Supplied data
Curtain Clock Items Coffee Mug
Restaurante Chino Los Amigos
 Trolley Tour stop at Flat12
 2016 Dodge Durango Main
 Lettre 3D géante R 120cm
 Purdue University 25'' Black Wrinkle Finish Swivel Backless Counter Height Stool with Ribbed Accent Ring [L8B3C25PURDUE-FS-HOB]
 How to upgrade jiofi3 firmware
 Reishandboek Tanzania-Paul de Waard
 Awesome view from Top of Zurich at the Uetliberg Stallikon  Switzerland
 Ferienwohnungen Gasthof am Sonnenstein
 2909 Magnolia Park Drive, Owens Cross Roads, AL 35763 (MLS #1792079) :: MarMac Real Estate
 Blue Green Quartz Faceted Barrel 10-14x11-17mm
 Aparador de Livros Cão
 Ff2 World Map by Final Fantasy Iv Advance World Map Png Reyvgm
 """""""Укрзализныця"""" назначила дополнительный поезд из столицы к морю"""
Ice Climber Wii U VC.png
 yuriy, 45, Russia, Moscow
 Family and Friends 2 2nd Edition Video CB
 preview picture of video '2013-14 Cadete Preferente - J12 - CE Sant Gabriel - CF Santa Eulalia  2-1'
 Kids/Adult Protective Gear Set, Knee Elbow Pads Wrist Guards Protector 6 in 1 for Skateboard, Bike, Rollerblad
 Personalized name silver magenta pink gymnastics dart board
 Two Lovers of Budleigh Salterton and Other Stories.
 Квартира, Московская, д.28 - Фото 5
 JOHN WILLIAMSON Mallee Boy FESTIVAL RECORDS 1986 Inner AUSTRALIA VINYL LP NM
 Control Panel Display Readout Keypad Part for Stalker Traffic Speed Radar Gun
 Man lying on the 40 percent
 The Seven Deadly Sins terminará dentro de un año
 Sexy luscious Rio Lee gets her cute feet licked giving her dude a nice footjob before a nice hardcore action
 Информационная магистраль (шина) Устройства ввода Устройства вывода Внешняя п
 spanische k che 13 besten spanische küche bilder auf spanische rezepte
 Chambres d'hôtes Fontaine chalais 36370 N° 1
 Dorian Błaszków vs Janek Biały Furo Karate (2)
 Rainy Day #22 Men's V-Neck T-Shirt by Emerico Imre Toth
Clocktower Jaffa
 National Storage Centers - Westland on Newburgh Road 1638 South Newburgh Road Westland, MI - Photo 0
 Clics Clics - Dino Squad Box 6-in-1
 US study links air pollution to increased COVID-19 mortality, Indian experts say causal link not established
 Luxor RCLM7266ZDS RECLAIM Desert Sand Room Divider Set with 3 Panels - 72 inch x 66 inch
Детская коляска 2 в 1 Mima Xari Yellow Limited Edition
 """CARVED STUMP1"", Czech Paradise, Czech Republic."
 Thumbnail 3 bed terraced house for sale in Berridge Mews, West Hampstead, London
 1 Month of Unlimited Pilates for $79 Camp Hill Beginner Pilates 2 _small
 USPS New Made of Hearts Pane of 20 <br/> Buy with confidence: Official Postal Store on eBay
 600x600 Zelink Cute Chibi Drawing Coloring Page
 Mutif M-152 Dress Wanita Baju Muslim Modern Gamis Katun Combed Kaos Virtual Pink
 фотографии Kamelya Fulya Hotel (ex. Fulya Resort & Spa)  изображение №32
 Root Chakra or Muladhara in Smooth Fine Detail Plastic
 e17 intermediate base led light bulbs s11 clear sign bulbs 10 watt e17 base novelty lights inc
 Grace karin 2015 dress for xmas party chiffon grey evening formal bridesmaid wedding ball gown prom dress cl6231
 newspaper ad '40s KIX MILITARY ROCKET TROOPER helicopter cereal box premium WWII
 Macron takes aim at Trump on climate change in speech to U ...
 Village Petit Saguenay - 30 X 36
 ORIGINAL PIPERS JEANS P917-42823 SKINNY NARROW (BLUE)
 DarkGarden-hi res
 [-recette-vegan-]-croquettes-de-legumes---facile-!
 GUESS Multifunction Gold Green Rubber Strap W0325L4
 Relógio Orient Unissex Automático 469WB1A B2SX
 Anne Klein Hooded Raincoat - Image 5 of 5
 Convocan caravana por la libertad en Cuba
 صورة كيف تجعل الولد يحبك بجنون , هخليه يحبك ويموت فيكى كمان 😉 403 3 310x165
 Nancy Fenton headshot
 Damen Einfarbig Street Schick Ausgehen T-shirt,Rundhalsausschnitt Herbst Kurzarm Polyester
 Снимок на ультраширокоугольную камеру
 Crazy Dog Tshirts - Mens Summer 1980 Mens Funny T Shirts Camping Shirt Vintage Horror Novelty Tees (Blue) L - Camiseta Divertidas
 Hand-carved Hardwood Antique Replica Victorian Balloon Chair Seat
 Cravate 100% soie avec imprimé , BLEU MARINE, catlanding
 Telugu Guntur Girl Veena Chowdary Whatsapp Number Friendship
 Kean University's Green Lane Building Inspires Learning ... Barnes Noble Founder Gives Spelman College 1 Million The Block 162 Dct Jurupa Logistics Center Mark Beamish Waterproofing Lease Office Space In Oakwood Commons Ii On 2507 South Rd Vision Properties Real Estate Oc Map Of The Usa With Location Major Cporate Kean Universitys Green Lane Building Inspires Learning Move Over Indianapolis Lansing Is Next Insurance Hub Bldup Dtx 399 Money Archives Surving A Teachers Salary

Task directions
Copy out, in full, each line above that has the word "Edition" in it.

Answer below
 Family and Friends 2 2nd Edition Video CB
Детская коляска 2 в 1 Mima Xari Yellow Limited Edition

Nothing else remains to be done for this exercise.